Dr. Lawrence Hansen, an eminent neuroscientist at UC-San Diego, finds much of the research being done on monkeys by institutions like the UW morally unjustifiable. Regarded as a leading Alzheimer's researcher, Hansen says most of the Alzheimer's research being done using primates is as pointless as it is cruel.
Last summer, Hansen wrote a letter in support (PDF) of the County Board resolution, saying this is an area in which the scientists involved are simply too biased to perform the necessary ethical assessment of their work.

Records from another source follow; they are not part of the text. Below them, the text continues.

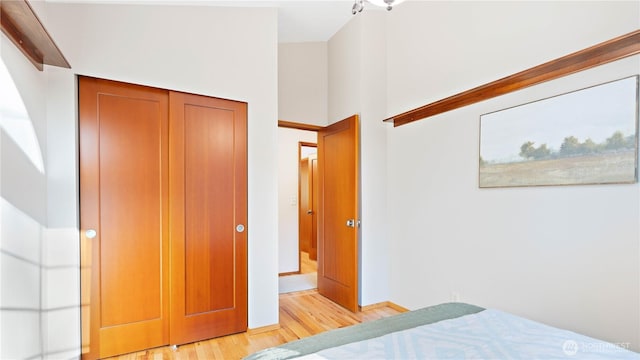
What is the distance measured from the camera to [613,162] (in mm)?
1746

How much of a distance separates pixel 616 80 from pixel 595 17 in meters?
0.41

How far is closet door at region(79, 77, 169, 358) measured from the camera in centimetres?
234

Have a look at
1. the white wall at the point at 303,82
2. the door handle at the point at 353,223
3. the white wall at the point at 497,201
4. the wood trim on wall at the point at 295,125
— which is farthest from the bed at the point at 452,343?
the white wall at the point at 303,82

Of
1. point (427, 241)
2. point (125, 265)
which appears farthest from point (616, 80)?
point (125, 265)

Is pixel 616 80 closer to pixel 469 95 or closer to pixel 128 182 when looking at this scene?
pixel 469 95

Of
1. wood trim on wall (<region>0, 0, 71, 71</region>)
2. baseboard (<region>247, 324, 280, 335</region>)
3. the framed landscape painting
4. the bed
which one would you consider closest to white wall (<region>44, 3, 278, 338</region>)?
baseboard (<region>247, 324, 280, 335</region>)

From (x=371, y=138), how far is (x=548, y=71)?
1.75m

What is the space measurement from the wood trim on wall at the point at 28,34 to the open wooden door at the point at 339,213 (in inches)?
98.9

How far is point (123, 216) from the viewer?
245cm

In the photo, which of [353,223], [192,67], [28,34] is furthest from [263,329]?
[28,34]

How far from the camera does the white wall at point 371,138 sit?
346 centimetres

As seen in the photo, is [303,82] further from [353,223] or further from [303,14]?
[353,223]

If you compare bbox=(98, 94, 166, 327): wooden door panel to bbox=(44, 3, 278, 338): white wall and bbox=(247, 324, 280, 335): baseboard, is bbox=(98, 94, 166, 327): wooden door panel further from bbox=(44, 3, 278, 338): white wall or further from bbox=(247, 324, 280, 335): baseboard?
bbox=(247, 324, 280, 335): baseboard

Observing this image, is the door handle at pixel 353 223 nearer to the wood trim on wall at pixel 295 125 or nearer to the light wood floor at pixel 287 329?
the light wood floor at pixel 287 329
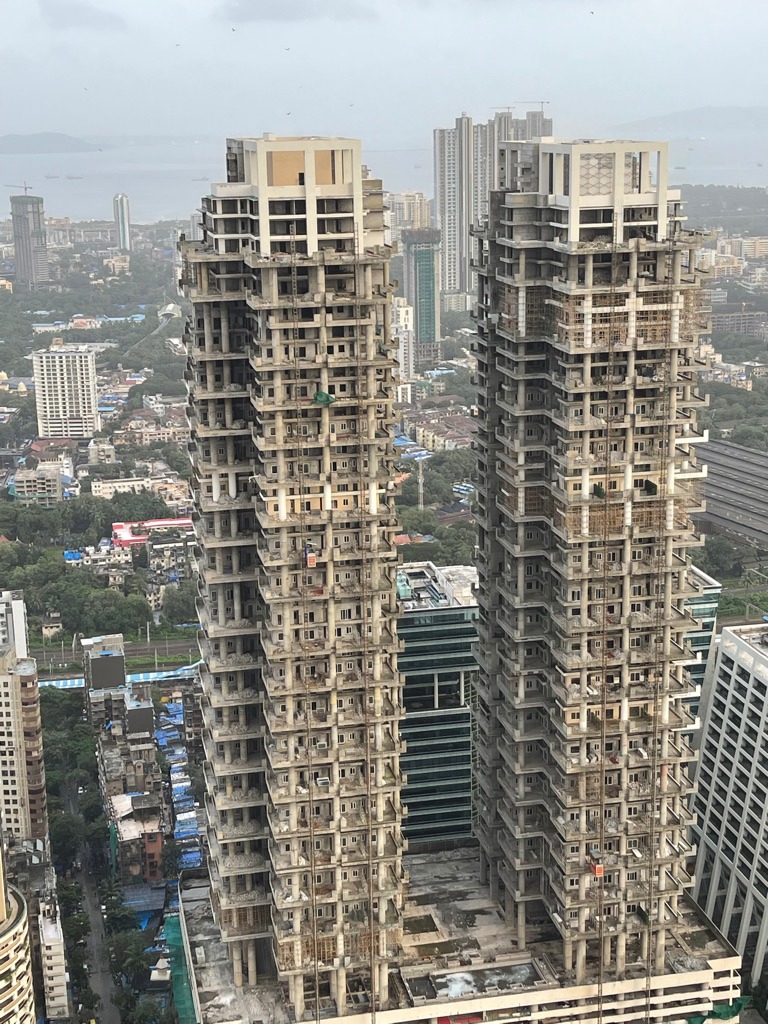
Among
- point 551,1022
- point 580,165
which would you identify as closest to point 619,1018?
point 551,1022

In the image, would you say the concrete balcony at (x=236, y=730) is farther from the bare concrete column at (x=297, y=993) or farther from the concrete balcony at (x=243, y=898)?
the bare concrete column at (x=297, y=993)

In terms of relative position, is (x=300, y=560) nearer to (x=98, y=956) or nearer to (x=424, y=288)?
(x=98, y=956)

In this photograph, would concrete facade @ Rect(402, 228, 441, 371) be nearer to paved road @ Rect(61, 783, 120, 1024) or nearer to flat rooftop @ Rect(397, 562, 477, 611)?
paved road @ Rect(61, 783, 120, 1024)

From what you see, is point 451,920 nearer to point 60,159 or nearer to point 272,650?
point 272,650

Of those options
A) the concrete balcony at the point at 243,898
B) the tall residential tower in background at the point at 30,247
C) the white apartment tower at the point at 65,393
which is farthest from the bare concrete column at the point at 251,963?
the tall residential tower in background at the point at 30,247

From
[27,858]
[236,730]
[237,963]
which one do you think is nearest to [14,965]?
[237,963]

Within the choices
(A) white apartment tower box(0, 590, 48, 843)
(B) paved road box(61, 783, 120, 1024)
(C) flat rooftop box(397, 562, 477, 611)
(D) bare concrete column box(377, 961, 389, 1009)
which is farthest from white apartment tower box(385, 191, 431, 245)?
(D) bare concrete column box(377, 961, 389, 1009)
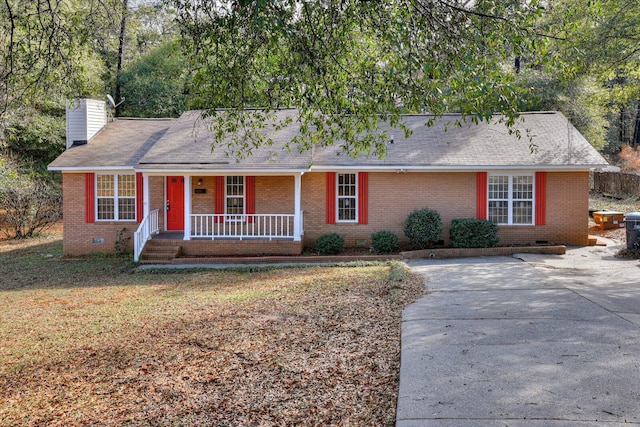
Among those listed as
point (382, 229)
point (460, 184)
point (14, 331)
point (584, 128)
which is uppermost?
point (584, 128)

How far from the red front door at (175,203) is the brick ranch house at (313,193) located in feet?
0.12

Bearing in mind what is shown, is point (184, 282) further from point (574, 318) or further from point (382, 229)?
point (574, 318)

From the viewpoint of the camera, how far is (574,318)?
7.73m

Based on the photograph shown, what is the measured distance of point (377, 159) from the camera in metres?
17.9

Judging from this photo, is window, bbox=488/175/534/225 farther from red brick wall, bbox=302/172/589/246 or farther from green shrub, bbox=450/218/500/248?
green shrub, bbox=450/218/500/248

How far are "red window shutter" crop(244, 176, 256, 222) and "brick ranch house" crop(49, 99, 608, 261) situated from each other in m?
0.03

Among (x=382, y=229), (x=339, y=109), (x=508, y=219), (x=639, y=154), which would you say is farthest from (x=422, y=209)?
(x=639, y=154)

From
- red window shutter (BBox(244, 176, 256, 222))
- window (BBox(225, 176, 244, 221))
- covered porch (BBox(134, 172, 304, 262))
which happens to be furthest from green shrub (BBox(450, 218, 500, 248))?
window (BBox(225, 176, 244, 221))

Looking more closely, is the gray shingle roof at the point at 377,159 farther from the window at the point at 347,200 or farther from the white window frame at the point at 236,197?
the white window frame at the point at 236,197

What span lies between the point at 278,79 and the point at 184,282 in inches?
284

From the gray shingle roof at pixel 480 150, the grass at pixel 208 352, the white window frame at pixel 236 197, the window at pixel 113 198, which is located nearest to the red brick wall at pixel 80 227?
the window at pixel 113 198

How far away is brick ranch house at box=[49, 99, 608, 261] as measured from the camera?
1725 cm

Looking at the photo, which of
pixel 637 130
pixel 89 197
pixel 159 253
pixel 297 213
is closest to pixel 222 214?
pixel 159 253

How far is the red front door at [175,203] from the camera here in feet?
62.5
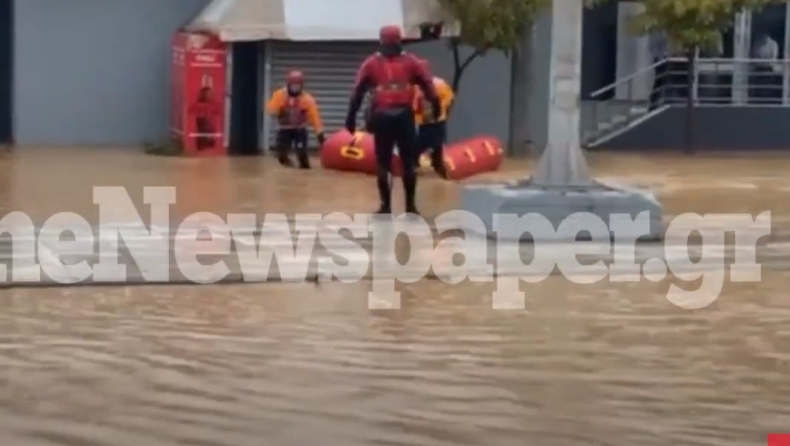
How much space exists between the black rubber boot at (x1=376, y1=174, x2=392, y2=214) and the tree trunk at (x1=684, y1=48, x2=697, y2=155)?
493 inches

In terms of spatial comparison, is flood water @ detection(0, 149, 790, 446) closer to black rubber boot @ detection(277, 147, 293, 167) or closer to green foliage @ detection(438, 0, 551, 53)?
black rubber boot @ detection(277, 147, 293, 167)

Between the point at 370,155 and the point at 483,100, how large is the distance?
886 cm

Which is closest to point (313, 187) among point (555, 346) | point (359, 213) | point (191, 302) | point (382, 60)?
point (359, 213)

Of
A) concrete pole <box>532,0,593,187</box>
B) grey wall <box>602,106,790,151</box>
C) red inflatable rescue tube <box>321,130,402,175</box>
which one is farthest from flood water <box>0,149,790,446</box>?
grey wall <box>602,106,790,151</box>

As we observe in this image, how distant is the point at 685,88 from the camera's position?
29219mm

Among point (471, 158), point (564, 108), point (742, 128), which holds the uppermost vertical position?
point (564, 108)

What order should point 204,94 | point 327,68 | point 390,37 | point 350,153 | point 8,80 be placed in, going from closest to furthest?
point 390,37
point 350,153
point 204,94
point 327,68
point 8,80

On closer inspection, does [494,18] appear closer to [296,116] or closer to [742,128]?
[296,116]

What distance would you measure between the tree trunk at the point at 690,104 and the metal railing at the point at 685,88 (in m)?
0.85

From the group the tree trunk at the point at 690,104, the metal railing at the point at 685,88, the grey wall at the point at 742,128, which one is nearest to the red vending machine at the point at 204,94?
the metal railing at the point at 685,88

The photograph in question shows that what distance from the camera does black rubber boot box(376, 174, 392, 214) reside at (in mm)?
14961

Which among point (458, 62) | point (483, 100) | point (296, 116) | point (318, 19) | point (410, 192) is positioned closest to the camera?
point (410, 192)

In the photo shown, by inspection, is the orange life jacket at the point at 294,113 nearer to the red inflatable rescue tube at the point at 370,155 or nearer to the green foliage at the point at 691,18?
the red inflatable rescue tube at the point at 370,155

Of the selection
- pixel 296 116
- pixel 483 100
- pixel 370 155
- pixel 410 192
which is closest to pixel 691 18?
pixel 483 100
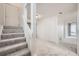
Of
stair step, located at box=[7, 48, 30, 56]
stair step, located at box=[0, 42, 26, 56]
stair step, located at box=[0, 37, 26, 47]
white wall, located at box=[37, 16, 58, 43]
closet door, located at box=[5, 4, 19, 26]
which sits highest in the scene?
closet door, located at box=[5, 4, 19, 26]

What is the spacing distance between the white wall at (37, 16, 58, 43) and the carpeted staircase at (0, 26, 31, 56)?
0.23m

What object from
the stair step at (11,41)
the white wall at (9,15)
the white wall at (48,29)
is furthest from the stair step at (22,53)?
the white wall at (9,15)

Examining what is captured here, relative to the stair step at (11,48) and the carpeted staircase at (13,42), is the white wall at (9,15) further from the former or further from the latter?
the stair step at (11,48)

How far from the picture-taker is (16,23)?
1.28 m

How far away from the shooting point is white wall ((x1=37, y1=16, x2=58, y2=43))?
1.29 meters

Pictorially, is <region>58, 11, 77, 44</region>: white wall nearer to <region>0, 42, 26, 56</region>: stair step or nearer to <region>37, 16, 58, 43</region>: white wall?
<region>37, 16, 58, 43</region>: white wall

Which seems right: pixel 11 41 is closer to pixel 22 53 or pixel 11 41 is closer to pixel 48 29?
pixel 22 53

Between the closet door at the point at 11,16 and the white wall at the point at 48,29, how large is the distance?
11.5 inches

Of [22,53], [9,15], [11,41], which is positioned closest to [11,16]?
[9,15]

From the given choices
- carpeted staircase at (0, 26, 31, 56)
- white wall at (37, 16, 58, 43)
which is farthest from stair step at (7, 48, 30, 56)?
white wall at (37, 16, 58, 43)

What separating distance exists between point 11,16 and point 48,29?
0.49 meters

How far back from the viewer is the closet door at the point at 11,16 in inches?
49.1

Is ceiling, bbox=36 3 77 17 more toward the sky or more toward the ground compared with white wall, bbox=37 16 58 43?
more toward the sky

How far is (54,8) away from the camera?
4.18 ft
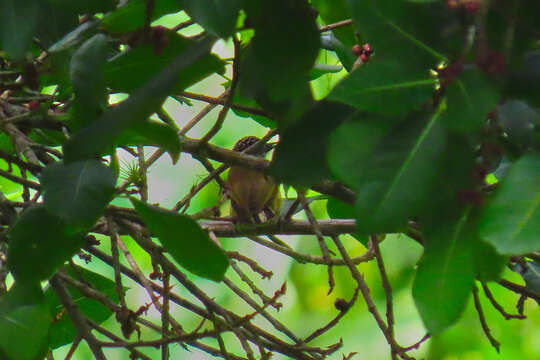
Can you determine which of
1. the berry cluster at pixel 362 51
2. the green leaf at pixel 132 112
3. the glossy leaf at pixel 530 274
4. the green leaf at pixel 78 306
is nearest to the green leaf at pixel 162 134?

Dr. Eric Sandgren, the UW's top overseer of animal research, says the panel that picked the speakers knows there aren't many "middle of the road" thinkers on this topic and thus is eager to present divergent views. "It's exactly what we wanted."
Dawn Crim, the UW's director of community relations, sent an email to County Board members touting the series, saying, "we hope you will come out and participate in the discussion."
Supv. Al Matano, the main sponsor of the failed resolution, notes the irony of that, since Hansen's speech Thursday conflicts with another event in his life: the regularly scheduled meeting of the Dane County Board.